Even then, India recorded its best ever performance in a world cup for 34 years when they managed to make it through to the knockout stretches. The men in blue also made it through to the finals of the Champions Trophy showing glimpses of what they are truly capable of under their Indian Coach.
Hence, the sacking does bring into question whether the decision was a well thought out one or yet another reactionary one to justify a loss and pass on the blame?
The sacking of Harendra Singh also brings into limelight the mess that hockey is in.
In 2017, when Marijne was appointed as a coach for the men’s team, he had no previous experience of coaching a men’s team at international level. Likewise the same was true with regards to the women’s team with Harendra being appointed as the coach. It took a loss at the Commonwealth Games for Hockey India to finally review their strange decision and interchange the roles of the two.

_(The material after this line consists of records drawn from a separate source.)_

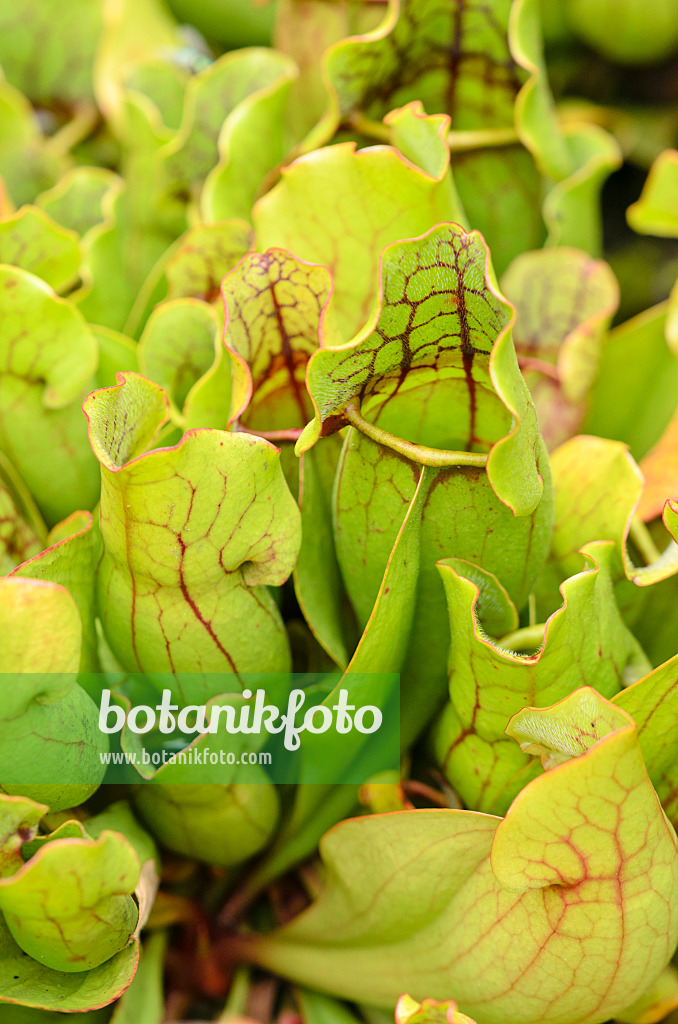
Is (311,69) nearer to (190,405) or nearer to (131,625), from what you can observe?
(190,405)

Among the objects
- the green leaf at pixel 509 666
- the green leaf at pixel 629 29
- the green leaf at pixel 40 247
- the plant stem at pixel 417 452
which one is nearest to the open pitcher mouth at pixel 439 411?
the plant stem at pixel 417 452

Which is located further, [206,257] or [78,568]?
[206,257]

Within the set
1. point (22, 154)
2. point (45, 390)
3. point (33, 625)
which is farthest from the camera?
point (22, 154)

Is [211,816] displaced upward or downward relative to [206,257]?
downward

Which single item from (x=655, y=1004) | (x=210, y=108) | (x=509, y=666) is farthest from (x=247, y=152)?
(x=655, y=1004)

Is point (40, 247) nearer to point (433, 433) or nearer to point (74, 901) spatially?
point (433, 433)

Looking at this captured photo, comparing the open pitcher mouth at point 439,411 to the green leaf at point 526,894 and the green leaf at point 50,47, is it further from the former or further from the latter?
the green leaf at point 50,47

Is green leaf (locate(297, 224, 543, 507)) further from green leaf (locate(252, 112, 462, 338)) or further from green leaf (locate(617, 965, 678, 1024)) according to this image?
green leaf (locate(617, 965, 678, 1024))

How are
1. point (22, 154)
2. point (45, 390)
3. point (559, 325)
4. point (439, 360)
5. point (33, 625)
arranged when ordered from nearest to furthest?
point (33, 625), point (439, 360), point (45, 390), point (559, 325), point (22, 154)
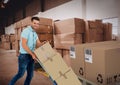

This was in all likelihood the first such exchange in international hockey. But both the teams by then had already missed out on a much-expected medal at the Commonwealth Games.
Furthermore, India’s decision to not feature in the Pro League is another shining example of the lack of strategic planning inside Hockey India. Since most other top hockey nations will be competing in this inaugural league India’s absence will make it very difficult for them to gain ranking points.
While India will compete in the Hockey World series, even if they end up winning the competition they will only be gaining as many points as those who finish 8th in the Pro League. Thus India in all likelihood might lose out on a couple of ranking places, thereby facing much more competitive opponents in the year-end Olympic qualifiers than they would have otherwise.
Coming to the women’s team, it seemed to be a step in the right direction when India competed in the 2016 Olympics which was their first Olympic appearance in 36 years. Additionally, the team had a decent run in 2018 which, it was hoped, would culminate in an Olympic qualification. Indeed, it would seem that qualification for the women’s team was a priority for Hockey India as well since it has used it as a justification for their pullout from the FIH Pro League, as per a recent PTI report. Chances for the women’s team qualifying from the Pro League would have been slim since, ranked 13th in the world, a top four finish and a consequent chance to play in the Olympic qualifiers would have been difficult.
Hockey India has since alleged that the FIH “is only interested in giving importance to European team” as quoted by PTI. A lack of clarity over the ranking points system and Olympic qualification process is what led Hockey India- then headed by by current FIH President Narinder Batra, to pull out of the revolutionary Pro League.
Meanwhile, Hockey India officials maintain that both the men and women will have a better chance of qualifying for the Olympic qualifiers by playing in the World League Round 1 and Round 2.
It’s pretty unclear what lies ahead for Indian Hockey. But if Hockey India doesn’t clear up the mess pretty soon, India will be back to where they were a decade ago- directionless and aimless.